Piazza stumbled to his feet and fell again—this time hitting his head on an iron railing. Piazza was now visibly bloodied and injured, passed out next to the railing. Yet his fellow brothers stepped over him on the ground, and posted Snapchat videos of his limp body. Even though he continued to not move, they didn’t call 911 until 10:48 a.m. the next morning.

Eighteen members of this Beta Theta Pi fraternity have recently been charged with crimes relating to Piazza’s death– eight of whom have been charged with involuntary manslaughter. The head of the fraternity– a Great Valley High School alumnus from Malvern, PA is facing a number of charges. The others face charges such as tampering with evidence, reckless endangerment, hazing, furnishing alcohol to minors, and unlawful acts relative to liquor.

These students are all facing serious jail time. Their lives have been changed forever because of that night.

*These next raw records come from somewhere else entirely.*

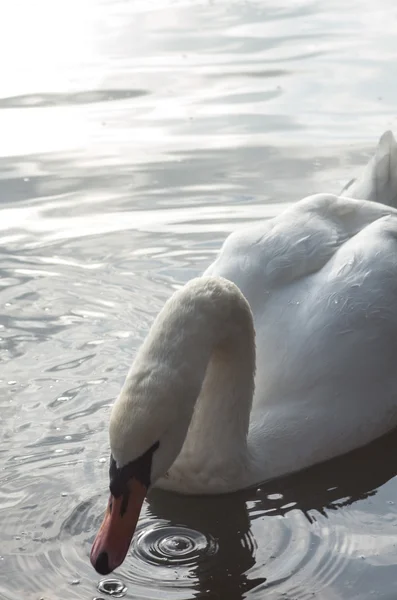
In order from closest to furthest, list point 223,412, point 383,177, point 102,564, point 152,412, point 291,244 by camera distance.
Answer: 1. point 102,564
2. point 152,412
3. point 223,412
4. point 291,244
5. point 383,177

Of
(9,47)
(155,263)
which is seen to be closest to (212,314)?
(155,263)

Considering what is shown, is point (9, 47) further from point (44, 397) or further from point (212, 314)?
point (212, 314)

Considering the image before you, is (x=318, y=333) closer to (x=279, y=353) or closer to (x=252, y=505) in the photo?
(x=279, y=353)

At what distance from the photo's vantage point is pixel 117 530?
421 cm

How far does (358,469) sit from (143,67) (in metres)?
6.05

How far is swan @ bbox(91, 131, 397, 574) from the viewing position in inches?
179

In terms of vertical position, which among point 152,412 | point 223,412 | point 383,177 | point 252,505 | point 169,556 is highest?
point 152,412

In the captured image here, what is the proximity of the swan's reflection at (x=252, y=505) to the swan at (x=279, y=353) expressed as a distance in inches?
2.1

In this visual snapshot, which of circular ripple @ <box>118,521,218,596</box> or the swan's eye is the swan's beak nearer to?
the swan's eye

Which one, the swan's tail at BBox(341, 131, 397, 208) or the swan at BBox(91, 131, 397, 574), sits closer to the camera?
the swan at BBox(91, 131, 397, 574)

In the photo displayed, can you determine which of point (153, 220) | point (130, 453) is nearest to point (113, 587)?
point (130, 453)

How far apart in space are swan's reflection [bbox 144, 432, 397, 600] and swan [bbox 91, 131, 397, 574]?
54mm

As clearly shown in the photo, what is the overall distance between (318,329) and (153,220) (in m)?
2.46

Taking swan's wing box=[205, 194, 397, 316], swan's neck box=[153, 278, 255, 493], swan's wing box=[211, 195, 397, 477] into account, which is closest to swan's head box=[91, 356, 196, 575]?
swan's neck box=[153, 278, 255, 493]
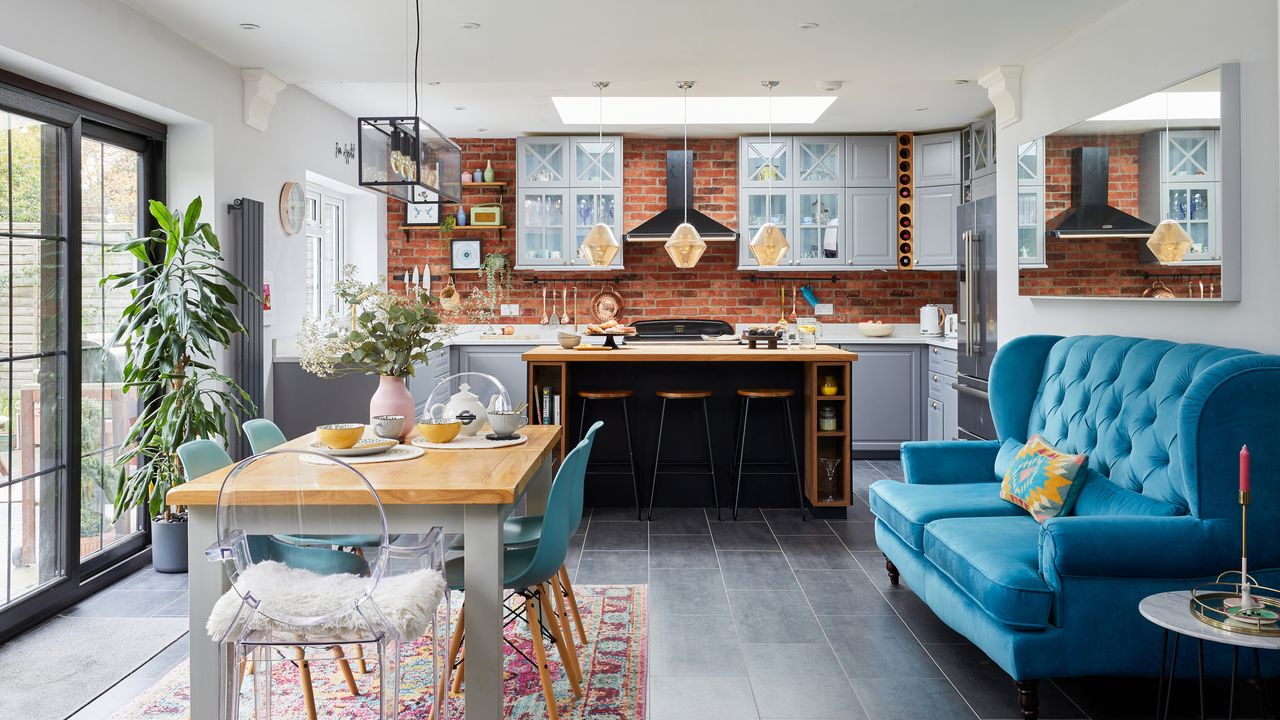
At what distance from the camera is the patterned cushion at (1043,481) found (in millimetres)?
3279

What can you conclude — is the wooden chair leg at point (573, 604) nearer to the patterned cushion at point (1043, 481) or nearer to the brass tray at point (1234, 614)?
the patterned cushion at point (1043, 481)

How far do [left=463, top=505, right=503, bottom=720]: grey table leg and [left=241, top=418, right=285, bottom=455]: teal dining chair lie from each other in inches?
44.2

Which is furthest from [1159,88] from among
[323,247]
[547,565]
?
[323,247]

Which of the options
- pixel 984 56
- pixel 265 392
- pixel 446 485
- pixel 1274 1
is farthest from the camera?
pixel 265 392

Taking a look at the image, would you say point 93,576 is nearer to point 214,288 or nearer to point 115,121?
point 214,288

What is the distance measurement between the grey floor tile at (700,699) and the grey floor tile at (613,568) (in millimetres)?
1114

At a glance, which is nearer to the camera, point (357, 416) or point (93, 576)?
point (93, 576)

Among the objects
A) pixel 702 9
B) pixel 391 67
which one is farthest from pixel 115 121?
pixel 702 9

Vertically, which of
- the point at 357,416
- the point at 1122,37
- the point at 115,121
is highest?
the point at 1122,37

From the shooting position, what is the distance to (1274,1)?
298 centimetres

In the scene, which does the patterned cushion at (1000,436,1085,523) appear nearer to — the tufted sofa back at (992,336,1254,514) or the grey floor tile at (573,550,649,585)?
the tufted sofa back at (992,336,1254,514)

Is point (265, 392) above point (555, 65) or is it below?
below

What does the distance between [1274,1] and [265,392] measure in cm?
503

We are not writing this to scare you or tell you that you can’t go to parties in college, Malvern. We are writing this because it could easily be you, a friend, or a classmate faced with the same decisions made by Piazza and his fraternity brothers. There are ways to prevent anything like this tragic, irresponsible death from ever happening again.

This is not just a Penn State problem. Hazing and other drinking related issues are bound to happen in the life of every single Malvern student.

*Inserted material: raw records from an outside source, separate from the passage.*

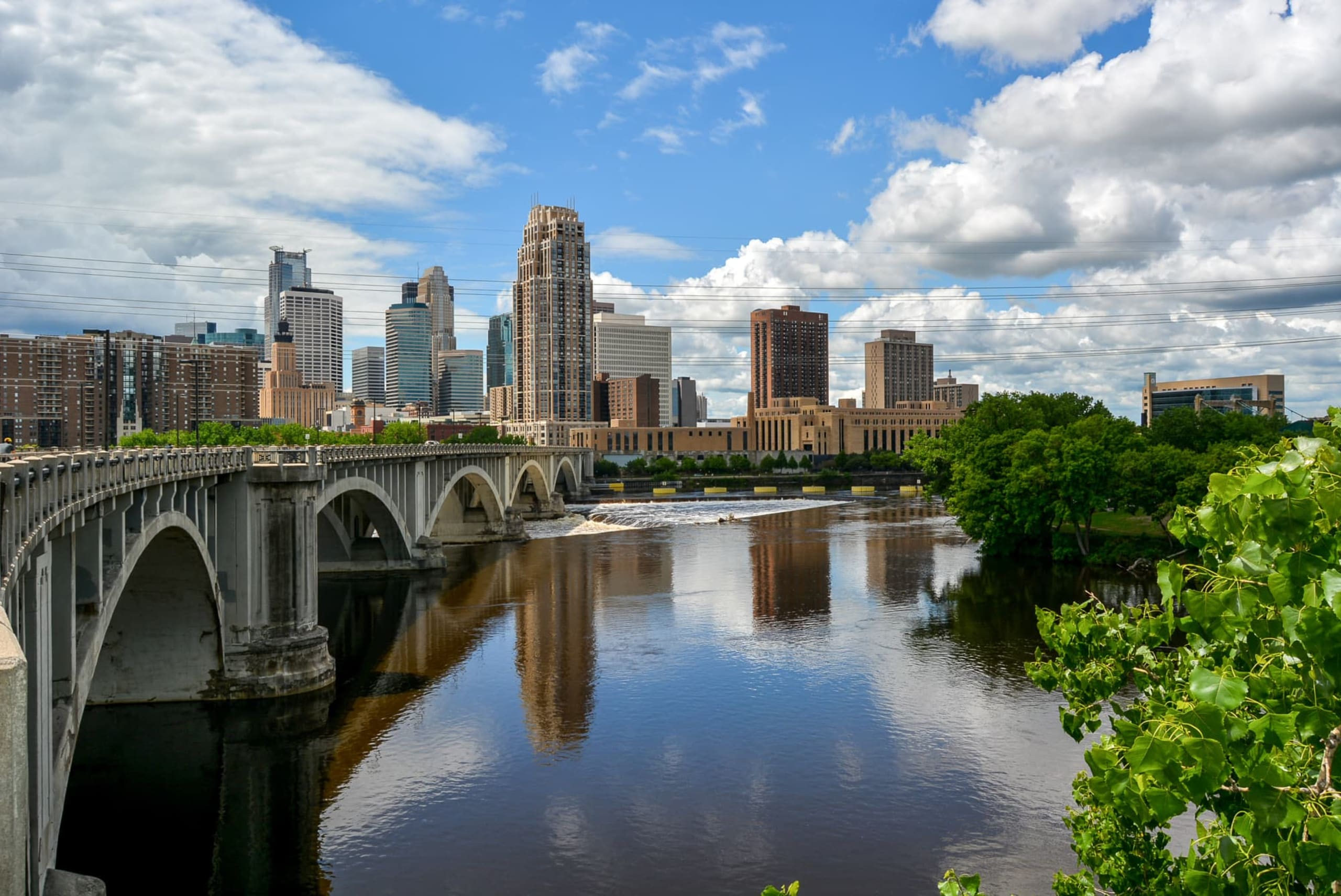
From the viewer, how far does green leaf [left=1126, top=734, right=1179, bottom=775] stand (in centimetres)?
575

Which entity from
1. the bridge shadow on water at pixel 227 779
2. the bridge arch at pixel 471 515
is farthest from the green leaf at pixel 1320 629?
the bridge arch at pixel 471 515

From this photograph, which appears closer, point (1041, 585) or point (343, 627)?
point (343, 627)

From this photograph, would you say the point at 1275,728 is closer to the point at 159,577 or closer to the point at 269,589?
the point at 159,577

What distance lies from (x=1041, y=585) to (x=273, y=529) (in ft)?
155

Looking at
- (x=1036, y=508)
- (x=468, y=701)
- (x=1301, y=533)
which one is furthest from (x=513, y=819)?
(x=1036, y=508)

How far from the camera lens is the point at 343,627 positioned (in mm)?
53188

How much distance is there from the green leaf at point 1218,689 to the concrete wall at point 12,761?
759 centimetres

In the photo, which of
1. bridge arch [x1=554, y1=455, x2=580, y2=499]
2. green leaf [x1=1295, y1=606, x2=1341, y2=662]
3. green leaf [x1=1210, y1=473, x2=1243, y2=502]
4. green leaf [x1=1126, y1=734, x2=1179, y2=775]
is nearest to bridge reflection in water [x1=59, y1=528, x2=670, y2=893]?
green leaf [x1=1126, y1=734, x2=1179, y2=775]

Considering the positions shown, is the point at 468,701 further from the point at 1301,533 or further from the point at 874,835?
the point at 1301,533

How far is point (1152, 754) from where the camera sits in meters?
5.79

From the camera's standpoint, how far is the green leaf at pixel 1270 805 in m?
6.12

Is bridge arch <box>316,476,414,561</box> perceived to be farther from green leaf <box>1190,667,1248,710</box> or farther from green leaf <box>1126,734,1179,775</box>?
green leaf <box>1126,734,1179,775</box>

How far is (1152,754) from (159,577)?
36.4m

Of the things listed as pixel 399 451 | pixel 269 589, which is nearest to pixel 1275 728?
pixel 269 589
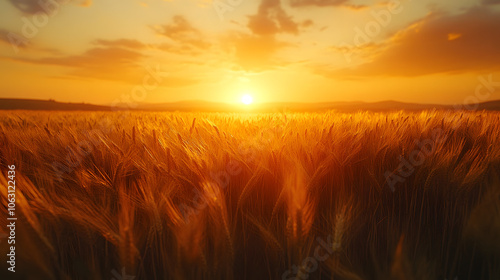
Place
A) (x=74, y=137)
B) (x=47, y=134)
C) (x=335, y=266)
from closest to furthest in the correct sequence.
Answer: (x=335, y=266), (x=74, y=137), (x=47, y=134)

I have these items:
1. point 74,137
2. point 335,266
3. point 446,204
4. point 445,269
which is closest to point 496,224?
point 445,269

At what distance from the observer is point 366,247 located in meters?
0.97

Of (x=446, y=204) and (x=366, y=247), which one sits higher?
(x=446, y=204)

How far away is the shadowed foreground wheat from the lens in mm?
753

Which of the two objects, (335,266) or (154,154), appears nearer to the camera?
(335,266)

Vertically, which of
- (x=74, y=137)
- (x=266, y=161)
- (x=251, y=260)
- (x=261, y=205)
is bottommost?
(x=251, y=260)

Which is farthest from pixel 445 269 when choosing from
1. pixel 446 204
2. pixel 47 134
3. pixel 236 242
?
pixel 47 134

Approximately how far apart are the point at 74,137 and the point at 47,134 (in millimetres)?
328

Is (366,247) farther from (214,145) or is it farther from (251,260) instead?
(214,145)

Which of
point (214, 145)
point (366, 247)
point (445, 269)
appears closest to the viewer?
point (445, 269)

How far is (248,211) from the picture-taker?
1.08 m

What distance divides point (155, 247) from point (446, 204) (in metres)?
1.21

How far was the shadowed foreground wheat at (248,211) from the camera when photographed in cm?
75

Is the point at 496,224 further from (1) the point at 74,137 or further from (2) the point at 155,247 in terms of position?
(1) the point at 74,137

Malvern prides itself on being a brotherhood. After partaking in the Brotherhood Ceremony as freshmen, we are expected to treat every other student as if they were a member of our own family. For the most part, we do a great job at holding to this relationship with our fellow Malvern brothers.

This bond is not meant to break the moment we step off of Warren Ave. We should act as brothers at sports games. We should act as brothers while hanging out at a friend’s house. We should act as brothers at prom after parties. We should act as brothers for a long time after we graduate.

The word “fraternity” stems from the Latin word “frater” meaning brother. A fraternity is most commonly known as a greek life organization in college. Yet at Malvern, we learn a different definition of fraternity. At the senior tribute, Fr. Flynn shared the phrase “fratres aeternum”— brothers forever—to describe the senior class, and as an aspiration for the underclassmen.

Fraternities are great places to build lasting friendships, and many fraternities do not have the problems that have resulted in the permanent ban of Beta Theta Pi from Penn State’s campus, or the tighter restrictions on all Greek life at Penn State.

However, the brotherhood we have become accustomed to at Malvern does not involve hazing underclassmen or forcing your fellow brother to drink an excess amount of alcohol.

Malvern’s brotherhood involves looking out for your brother when he is not doing well. Malvern brothers are told to go out of their way to go above and beyond in helping their fellow brothers. Malvern brothers are part of a family, and they should treat each other as they would treat their own family.

There are going to be parties over the summer, there will be spring and summer concerts in the city, and there will be frat parties when you’re at college. Use the brotherhood to look out for your brothers around you. Think of how the people around you are your “fratres aeternum” and treat them as your brothers forever.

For a brotherhood to succeed and build lasting friendships, there should never be hazing of the newest members. For a brotherhood to thrive, there needs to be love and respect among all members, from day one.

Malvern’s brotherhood is successful because of this love and respect. We look out for our fellow brother and we would not let them put themselves in a compromising situation.

This is what needs to continue on when we leave Malvern for the summer and when we leave Malvern for college. It is okay to say, “No, that’s not for me” when it seems we are expected to engage in activities that might be dangerous to ourselves or others. It is okay to look out for others, or to get help when someone needs it.

In fact, it’s not only okay to do these things. Our definition of brotherhood demands that we make choices that put ourselves and our brothers around us in the best positions possible.

When you are making all of the right choices, you are doing the most important thing Malvern teaches its students: how to be a brother.